"L’atto d’arresto era pronto ma il Ministro lo ignorò". Parte l’inchiesta bis per il Guardasigilli
Nell'inchiesta della procura di Roma sulla scarcerazione del generale libico Osama Almasri, ricercato dalla giustizia internazionale, emerge un elemento chiave: la contestazione al ministro della Giustizia, Carlo Nordio, di una possibile “omissione di atti d’ufficio”. Il procuratore Francesco Lo Voi ha inviato gli atti al tribunale dei ministri, configurando per il Guardasigilli anche questa ipotesi di reato, che non era stata originariamente indicata nell'esposto dell'avvocato Luigi Li Gotti contro Giorgia Meloni, lo stesso Nordio, Piantedosi e Mantovano. I reati indicati erano favoreggiamento e peculato. La Procura, però, analizzando gli articoli di giornale allegati all’esposto, ha ipotizzato che Nordio possa aver omesso di compiere atti necessari per evitare la scarcerazione di Almasri, come il contatto con la Corte d’Appello di Roma. Nessun cavillo, bensì una procedura fondamentale.
Il ministero della Giustizia, il 20 gennaio, aveva suggerito al ministro di inviare una richiesta per un nuovo mandato di cattura, ma la bozza di tale richiesta non è mai stata formalizzata. Numerosi esperti di diritto internazionale, tra cui la Società di diritto internazionale e dell’Unione Europea, hanno sottolineato che il rimpatrio di Almasri costituisce una violazione grave degli obblighi di cooperazione derivanti dallo Statuto di Roma, che imponeva l’esecuzione del mandato di arresto.
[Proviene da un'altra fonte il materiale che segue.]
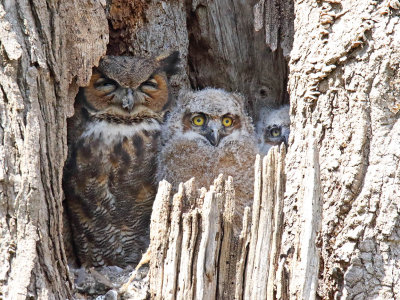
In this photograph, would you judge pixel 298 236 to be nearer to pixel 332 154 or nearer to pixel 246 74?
pixel 332 154

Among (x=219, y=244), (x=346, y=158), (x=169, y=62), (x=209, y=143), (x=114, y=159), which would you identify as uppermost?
(x=169, y=62)

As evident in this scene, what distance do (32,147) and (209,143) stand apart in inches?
45.2

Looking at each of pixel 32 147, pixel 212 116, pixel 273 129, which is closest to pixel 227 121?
pixel 212 116

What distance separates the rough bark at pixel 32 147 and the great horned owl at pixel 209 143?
0.79 metres

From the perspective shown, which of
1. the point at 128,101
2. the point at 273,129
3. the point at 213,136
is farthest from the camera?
the point at 273,129

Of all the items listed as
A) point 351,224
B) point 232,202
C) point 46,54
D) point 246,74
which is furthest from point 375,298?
point 246,74

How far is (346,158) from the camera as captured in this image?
1.99 m

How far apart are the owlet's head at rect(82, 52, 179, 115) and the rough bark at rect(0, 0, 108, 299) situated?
0.53 metres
Stando a quanto riportato da Repubblica, le comunicazioni interne al ministero documentano che gli uffici di via Arenula erano stati informati tempestivamente della situazione. Il 18 gennaio la Corte penale internazionale (Cpi) comunicava informalmente l’imminente emissione di un mandato di cattura, che venne ufficialmente trasmesso il giorno successivo al magistrato di collegamento presso l’ambasciata olandese. Insieme al mandato, la Cpi ricordava l’obbligo di consultarla “senza indugio in caso di problemi nell’esecuzione dell’arresto”. Il 19 gennaio pomeriggio il mandato, tradotto anche in italiano, giungeva al ministero, già informato dell’arresto avvenuto a Torino. Il 20 gennaio la Corte d’Appello di Roma segnalava l’errore procedurale e chiedeva di sanarlo, ad esempio con un nuovo ordine di arresto. Gli uffici del ministero prepararono la bozza, ma Nordio decise di non procedere, né di contattare il tribunale o la Cpi, rimanendo in silenzio per 36 ore. Solo il 21 gennaio nel pomeriggio dichiarò che “si stavano valutando gli atti”, quando Almasri era già a bordo del Falcon 900, in dotazione ai servizi, ormai prossimo ad atterrare a Tripoli.
Da giorni l’esecutivo ha deciso di fare pugno di ferro contro la Cui, con Nordio intenzionato a chiedere alla Cpi spiegazioni sulle presunte incongruenze nel mandato di arresto anche se, dalla ricostruzione fatta in Parlamento, emergono incongruenze solo sull’operato del Ministro. Secondo fonti di Repubblica, Palazzo Chigi accusa una sorta di cospirazione internazionale - orchestrata da Francia e Germania - volta a rompere i rapporti bilaterali Italia-Libia. Ciò che è certo è che l’Italia, prima o poi, dovrà rispondere alla Cpi per il mancato arresto.